Arrange every line of the listing below as a Markdown table with the columns "Row" and "Text," numbering the rows and omitting any blank lines. Leave the pictures out of your answer.
Source data below:
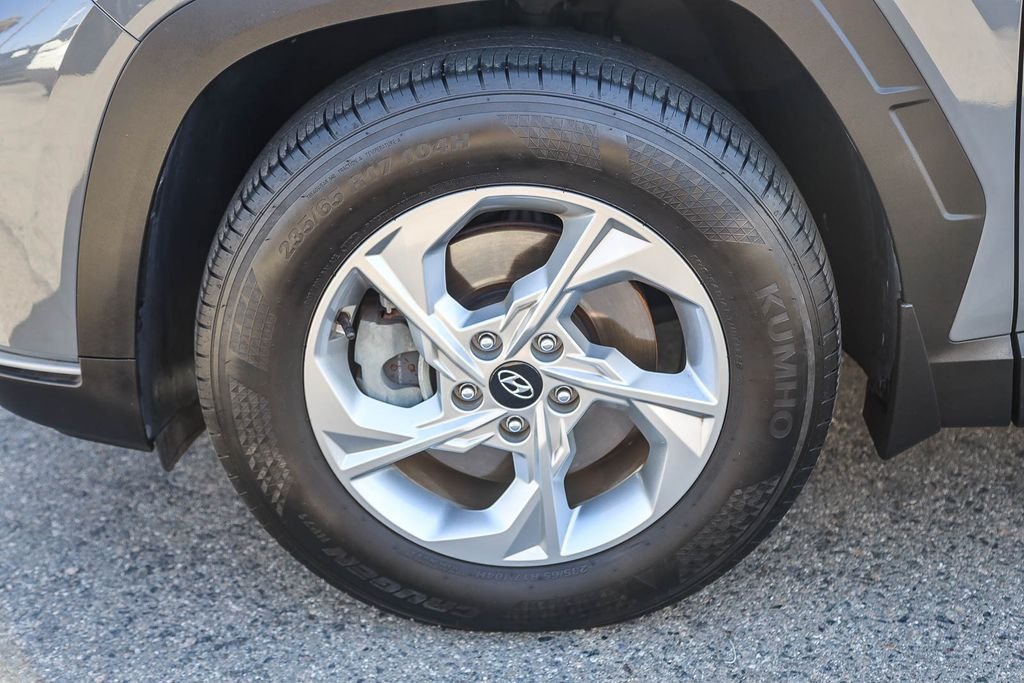 2024 Hyundai Tucson SEL - Photo 9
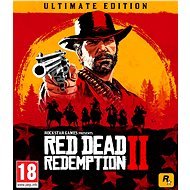 Red Dead Redemption 2 Ultimate Edition - PC DIGITAL - PC játék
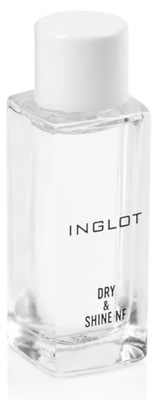 INGLOT PREPARAT DRY&SHINE WYSUSZACZ ZAPAS 9ml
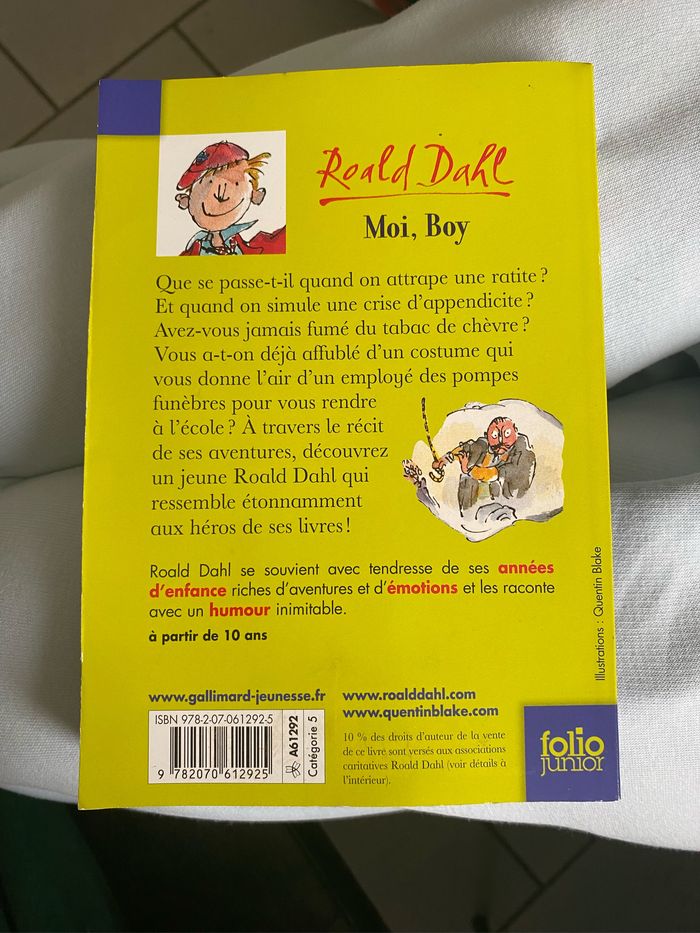 Livre pour enfants - photo numéro 2
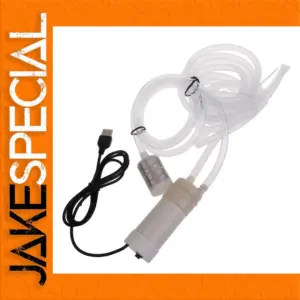 Self-Priming Water Pump for Efficient Drainage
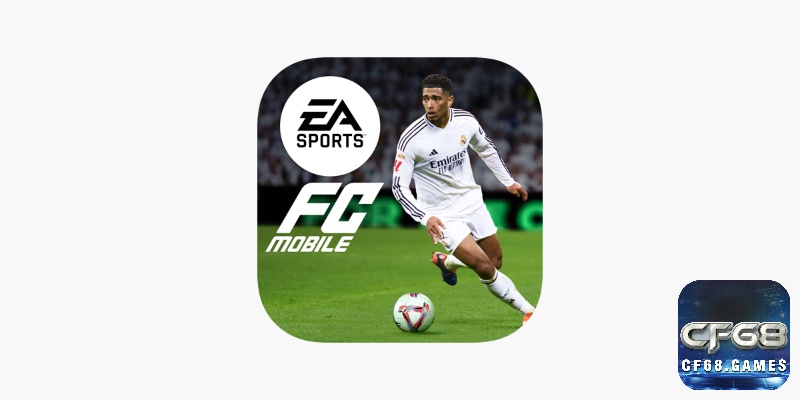 Electronic Arts mang đến trải nghiệm bóng đá chân thực trên di động với FC Mobile, sở hữu đồ họa 3D và kho cầu thủ khổng lồ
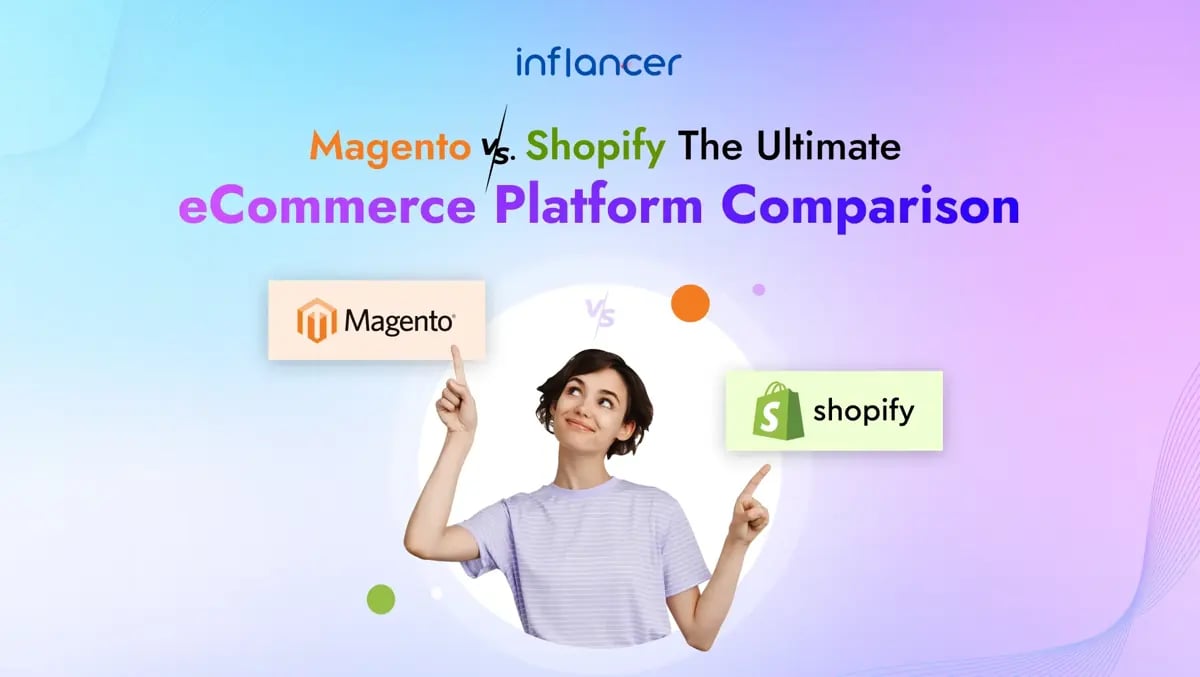 Magento vs Shopify: The Ultimate eCommerce Platform Comparison
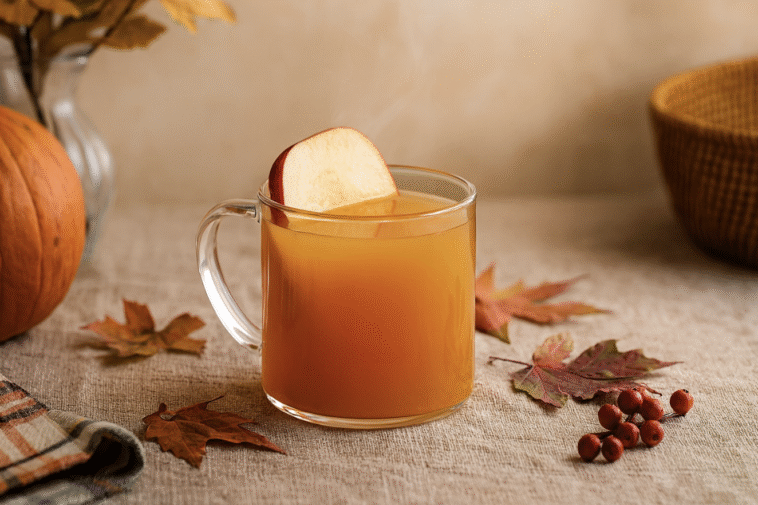 Drinks to Mix With Salted Caramel Crown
End of Source data.
Answer box —
| Row | Text |
|---|---|
| 1 |  2024 Hyundai Tucson SEL - Photo 9 |
| 2 |  Red Dead Redemption 2 Ultimate Edition - PC DIGITAL - PC játék |
| 3 |  INGLOT PREPARAT DRY&SHINE WYSUSZACZ ZAPAS 9ml |
| 4 |  Livre pour enfants - photo numéro 2 |
| 5 |  Self-Priming Water Pump for Efficient Drainage |
| 6 |  Electronic Arts mang đến trải nghiệm bóng đá chân thực trên di động với FC Mobile, sở hữu đồ họa 3D và kho cầu thủ khổng lồ |
| 7 |  Magento vs Shopify: The Ultimate eCommerce Platform Comparison |
| 8 |  Drinks to Mix With Salted Caramel Crown |